The guidelines rubber-stamped on Saturday have been repeatedly toughened over the past four weeks as the EU tries to make an example of Britain.
The final version demands the UK pay a bill that reflects what its already committed to the bloc’s accounts, including contributions through the end of 2020 when the current budget period ends. Juncker said it might be enough for the two sides to agree how to work out the bill and come up with a final sum later.
The EU also wants the British to agree to guarantee rights for European nationals living in the UK and eventually the right to remain there, including even those who arrive on the eve of Brexit.
London’s bank
The strategy also throws doubt over how soon any trade deal can be completed despite May maintaining one could be lined up before Britain’s March 2019 exit. While she has suggested finance be included in any pact, the guidelines imply that would only be possible if the UK agrees to let the EU have continued regulatory oversight over banking.
The EU sees room for transitional arrangements to smooth the exit and grant businesses time to prepare for the terms of the new relationship. But it also says the UK would have to agree to accept its regulatory, legal and financial rules for the duration of it.
Such demands explain why May would like to discuss trade in concert so she can show her voters she is getting them something from the breakup they voted for last June. Even then, every EU member must agree to move on to trade and EU negotiator Michel Barnier said the target for that is the end of this year, likely meaning a December 14 summit.

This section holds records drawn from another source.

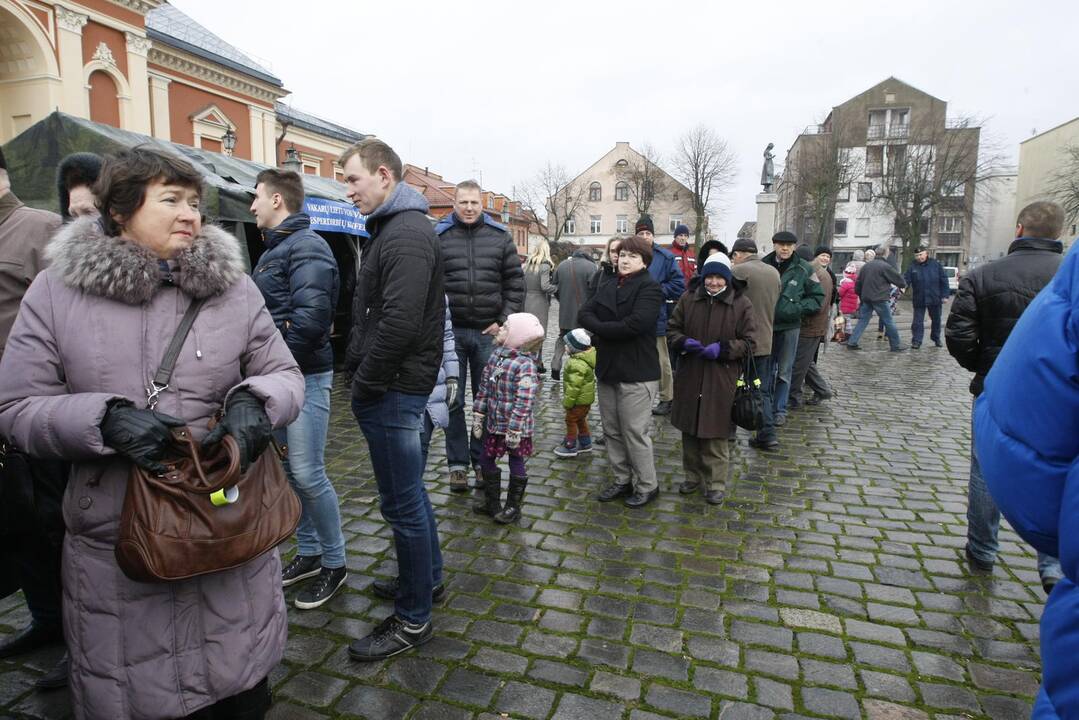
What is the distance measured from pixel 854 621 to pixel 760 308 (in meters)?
3.61

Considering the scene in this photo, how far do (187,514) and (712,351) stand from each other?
381 centimetres

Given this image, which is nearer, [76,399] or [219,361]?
[76,399]

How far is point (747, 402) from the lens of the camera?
500 cm

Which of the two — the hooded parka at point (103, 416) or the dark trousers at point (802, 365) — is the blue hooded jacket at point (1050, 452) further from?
the dark trousers at point (802, 365)

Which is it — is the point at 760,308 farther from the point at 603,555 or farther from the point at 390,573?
the point at 390,573

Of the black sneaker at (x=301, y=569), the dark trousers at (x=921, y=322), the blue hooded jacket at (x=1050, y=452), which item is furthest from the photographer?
the dark trousers at (x=921, y=322)

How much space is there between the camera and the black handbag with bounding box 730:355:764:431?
4.99 m

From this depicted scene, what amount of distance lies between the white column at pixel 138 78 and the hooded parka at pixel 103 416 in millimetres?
25412

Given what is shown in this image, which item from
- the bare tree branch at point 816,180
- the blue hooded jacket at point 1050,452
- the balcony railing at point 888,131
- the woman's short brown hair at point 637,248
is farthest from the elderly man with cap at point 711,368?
the balcony railing at point 888,131

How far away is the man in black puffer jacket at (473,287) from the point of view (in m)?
5.01

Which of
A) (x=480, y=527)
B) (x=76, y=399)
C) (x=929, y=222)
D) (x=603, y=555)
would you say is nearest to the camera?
(x=76, y=399)

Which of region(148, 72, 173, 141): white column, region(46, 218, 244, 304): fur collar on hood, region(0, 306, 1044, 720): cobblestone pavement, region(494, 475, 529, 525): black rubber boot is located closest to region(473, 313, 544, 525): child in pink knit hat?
region(494, 475, 529, 525): black rubber boot

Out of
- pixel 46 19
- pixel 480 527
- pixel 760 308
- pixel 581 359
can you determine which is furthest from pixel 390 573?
pixel 46 19

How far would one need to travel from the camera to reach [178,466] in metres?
1.77
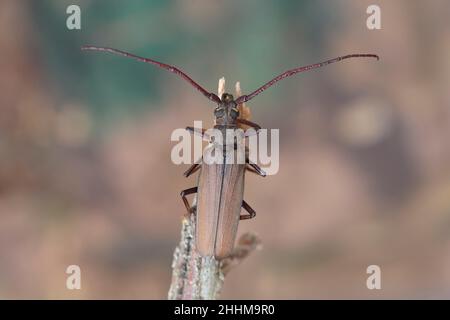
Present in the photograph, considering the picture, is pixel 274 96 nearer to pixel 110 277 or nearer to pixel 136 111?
pixel 136 111

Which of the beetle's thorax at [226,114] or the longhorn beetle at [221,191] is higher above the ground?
the beetle's thorax at [226,114]

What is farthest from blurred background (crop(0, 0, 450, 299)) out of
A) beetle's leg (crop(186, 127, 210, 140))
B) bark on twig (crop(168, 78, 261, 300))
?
bark on twig (crop(168, 78, 261, 300))

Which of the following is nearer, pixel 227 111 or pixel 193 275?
pixel 193 275

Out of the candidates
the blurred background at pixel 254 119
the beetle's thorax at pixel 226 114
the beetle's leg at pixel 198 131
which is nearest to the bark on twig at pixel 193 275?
the beetle's leg at pixel 198 131

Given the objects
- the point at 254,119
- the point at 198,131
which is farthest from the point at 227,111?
the point at 254,119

That would leave only around 12 months to work on a pact for tariff-free commerce in the knowledge it took Canada and the EU seven years to strike its recent accord.
All for one
Changing the guidelines and advancing the talks to the stage of trade negotiations both require unanimity, meaning Britain can’t rely on friendlier governments for swift progress. The rules also allow any country to stall negotiations should they choose to do so.
So unless all 27 leaders agree to an extension of talks, the UK will leave the EU in 2019 whether it has reached a deal or not. That gives the EU the leverage it needs on the assumption such a scenario would hurt Britain more.
“We now have unanimous support from all the 27 member states and the EU institutions, giving us a strong political mandate for these negotiations,” EU President Donald Tusk said.
Juncker, meanwhile, conceded cracks might emerge in the EU’s front at some point. “The negotiations will be difficult and it will even be difficult to retain the unity that we were able to have today,” he said.